The molecular basis behind the relatively high incidence of secondary skin cancers after patients received vemurafenib has been discovered.
Researchers at UCLA’s Jonsson Comprehensive Cancer Center have discovered the molecular basis behind the relatively high incidence of secondary skin cancers that develop after patients received the drug vemurafenib (Zelboraf, Genentech) for metastatic melanoma, according to findings published today in The New England Journal of Medicine.
The pill, taken twice daily, was approved by the FDA in August 2011 to treat patients with BRAF V600E-positive unresectable or metastatic melanoma. Vemurafenib blocks the mutated BRAF protein, but in doing so, researchers found that it also sets off a chain of events that lead to the development of secondary skin cancers in patients who also carry another predisposing skin cancer mutation.
“We wondered why it was that we were treating and getting the melanoma to shrink, but another skin cancer was developing,” said Antoni Ribas, MD, a professor of Hematology and Oncology at UCLA and lead author of the study, in a statement released on Wednesday. “We looked at what was likely making them grow and we discovered that the drug was making pre-existing cells with a RAS mutation grow into skin squamous cell cancers.”
The researchers performed a molecular analysis on 21 tumor samples of patients who had been previously treated with vemurafenib. Thirteen of them had RAS mutations, with 12 of those in HRAS. A validation set of 14 samples had 8 samples with RAS mutations, with 4 of those in HRAS. The most frequent of the RAS mutations was HRAS Q61L. HRAS-Q6IL mutant cell lines exposed to vemurafenib demonstrated increased proliferation that was associated with mitogen-activated protein kinase (MAPK)-pathway signaling and activation of extracellular signal-regulated kinase-mediated transcription.

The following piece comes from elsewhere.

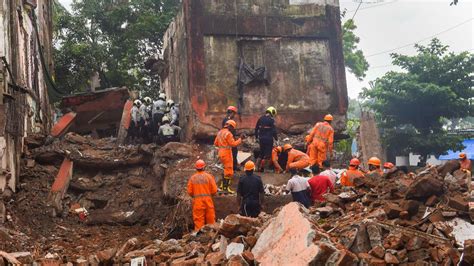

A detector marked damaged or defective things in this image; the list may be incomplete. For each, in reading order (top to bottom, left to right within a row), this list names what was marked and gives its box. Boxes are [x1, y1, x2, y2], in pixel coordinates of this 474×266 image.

damaged concrete wall [0, 0, 53, 191]
damaged concrete wall [163, 0, 348, 140]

“Our data indicate that RAS mutations are present in about 60% of cases in patients who develop skin squamous cell cancers while treated with vemurafenib,” Ribas said. “This RAS mutation is likely caused by prior skin damage from sun exposure, and what vemurafenib does is accelerate the appearance of these skin squamous cell cancers, as opposed to being the cause of the mutation that starts these cancers.”
When the researchers blocked non-mutated BRAF in cells that had mutated RAS, signals were sent around BRAF, inducing growth of squamous cell cancers.

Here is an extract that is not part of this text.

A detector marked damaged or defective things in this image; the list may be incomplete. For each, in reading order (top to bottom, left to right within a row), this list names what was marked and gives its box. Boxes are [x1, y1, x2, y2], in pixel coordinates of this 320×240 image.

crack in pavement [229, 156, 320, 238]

The researchers suggest a strategy in which a MEK inhibitor is used in addition to vemurafenib before the BRAF-targeted drug has a chance to induce secondary skin cancer in people with the RAS mutation.
Vemurafenib was approved in August based on the results of the BRIM3 trial, which compared vemurafenib to dacarbazine in 675 patients with V600E BRAF-mutated melanoma. Patients receiving vemurafenib experienced a 74% reduction in disease progression (hazard ratio, 0.26; P <.0001) with a median progression-free survival of 5.3 months.
The National Cancer Institute estimates that 70,230 men and women were diagnosed with some form of melanoma in 2011, with 8,790 patients dying from the disease.